The Court notes that any claim against the particular prosecutor in Plaintiff's criminal case with respect to the suppression of evidence in that case would be subject to dismissal. A prosecutor acting within the scope of his or her duties in initiating and pursuing a criminal prosecution and presenting the state's case is absolutely immune from civil suits for alleged deprivations of the accused's constitutional rights. Imbler v. Pachtman, 424 U.S. 409, 430-31, 96 S. Ct. 984, 995 (1976). Plaintiff's claims involving the nurse in the Macomb County Jail would be subject to summary judgment because, as Defendants show, the "injection" Plaintiff received actually was a Tuberculosis test national standards require of inmates within 14 days of their incarceration. (Defs.' Mot. Ex. 1.) Additionally, Defendants present evidence indicating that Plaintiff consented to the test. ( Id.) In any event, the nurse's administration of the TB test fails to state a viable Eighth Amendment claim. See Estelle v. Gamble, 429 U.S. 97, 97 S. Ct. 285 (1976) (holding that, to state a viable Eighth Amendment claim, prisoner must demonstrate a prison official's deliberate indifference to the prisoner's medical needs.)
B. Judge Lucido
Plaintiff fails to state a viable claim against Judge Lucido based on Judge Lucido's decision to suppress certain evidence in Plaintiff's criminal case. "It is well established that judges enjoy judicial immunity from suits arising out of the performance of their judicial functions." Brookings v. Clunk, 389 F.3d 614, 617 (6th Cir. 2004) (citing Pierson v. Ray, 386 U.S. 547, 553-54, 87 S. Ct. 1213 (1967)). Plaintiff does not allege that Judge Lucido was acting in a non-judicial capacity; nor does he allege that Judge Lucido was without jurisdiction to perform the actions of which Plaintiff complains. See id. (indicating that "judicial immunity does not apply if the judge's activities were `non-judicial' in nature or if the judge's actions are performed without any jurisdiction to do so.") Thus the Court finds no exception to Judge Lucido's absolute judicial immunity from Plaintiff's claims.
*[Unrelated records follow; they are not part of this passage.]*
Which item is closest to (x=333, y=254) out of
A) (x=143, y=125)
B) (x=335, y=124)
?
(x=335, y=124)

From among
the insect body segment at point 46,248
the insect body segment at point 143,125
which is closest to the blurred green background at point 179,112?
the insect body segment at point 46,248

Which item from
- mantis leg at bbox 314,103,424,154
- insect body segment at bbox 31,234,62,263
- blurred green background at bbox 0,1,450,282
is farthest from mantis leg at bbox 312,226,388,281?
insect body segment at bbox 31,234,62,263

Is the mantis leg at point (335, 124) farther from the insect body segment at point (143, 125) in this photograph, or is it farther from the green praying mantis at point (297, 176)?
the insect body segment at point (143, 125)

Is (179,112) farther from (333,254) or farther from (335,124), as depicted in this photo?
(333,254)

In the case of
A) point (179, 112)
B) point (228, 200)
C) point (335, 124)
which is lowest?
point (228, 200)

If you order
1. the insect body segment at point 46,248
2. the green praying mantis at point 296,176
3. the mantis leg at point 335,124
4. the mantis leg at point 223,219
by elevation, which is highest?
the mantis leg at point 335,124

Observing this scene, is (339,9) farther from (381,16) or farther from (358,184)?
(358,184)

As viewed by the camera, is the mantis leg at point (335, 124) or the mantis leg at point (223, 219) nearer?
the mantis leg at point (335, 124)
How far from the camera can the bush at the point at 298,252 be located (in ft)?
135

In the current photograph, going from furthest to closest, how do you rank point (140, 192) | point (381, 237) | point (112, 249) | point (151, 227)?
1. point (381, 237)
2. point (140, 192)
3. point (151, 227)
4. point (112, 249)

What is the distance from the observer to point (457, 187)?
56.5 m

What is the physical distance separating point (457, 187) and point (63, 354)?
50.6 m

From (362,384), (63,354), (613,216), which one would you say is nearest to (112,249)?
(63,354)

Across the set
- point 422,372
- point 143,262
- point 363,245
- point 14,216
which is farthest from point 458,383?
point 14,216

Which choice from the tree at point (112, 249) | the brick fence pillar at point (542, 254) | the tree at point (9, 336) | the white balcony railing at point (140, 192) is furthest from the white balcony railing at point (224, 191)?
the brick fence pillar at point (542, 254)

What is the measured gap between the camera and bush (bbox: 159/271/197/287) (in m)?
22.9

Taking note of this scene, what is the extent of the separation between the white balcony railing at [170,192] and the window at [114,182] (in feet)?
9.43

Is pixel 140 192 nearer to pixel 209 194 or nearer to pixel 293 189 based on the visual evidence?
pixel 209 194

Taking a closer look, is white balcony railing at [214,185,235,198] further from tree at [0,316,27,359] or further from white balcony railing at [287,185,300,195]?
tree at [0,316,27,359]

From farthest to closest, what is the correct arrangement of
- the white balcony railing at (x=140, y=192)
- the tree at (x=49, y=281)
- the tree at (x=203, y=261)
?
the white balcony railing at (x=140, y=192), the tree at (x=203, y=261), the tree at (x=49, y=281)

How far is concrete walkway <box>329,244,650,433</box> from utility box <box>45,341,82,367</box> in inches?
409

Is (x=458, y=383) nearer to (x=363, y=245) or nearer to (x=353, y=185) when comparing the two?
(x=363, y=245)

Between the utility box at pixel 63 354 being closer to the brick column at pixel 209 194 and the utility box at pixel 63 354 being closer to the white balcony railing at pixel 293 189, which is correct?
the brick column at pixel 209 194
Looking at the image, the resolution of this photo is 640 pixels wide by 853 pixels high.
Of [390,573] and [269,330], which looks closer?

Id.
IV. Conclusion
In summary, Plaintiff fails to state a viable claim against the Macomb County Sheriff's Jail, Macomb County Prosecutor's Office, and Macomb County Jail Nursing Staff because none of these entities are legal entities subject to suit. Plaintiff also fails to state a viable claim against Judge Lucido because he is entitled to absolute judicial immunity for the conduct alleged in Plaintiff's complaint.
Accordingly,
IT IS ORDERED, that Defendants' motion to dismiss is GRANTED.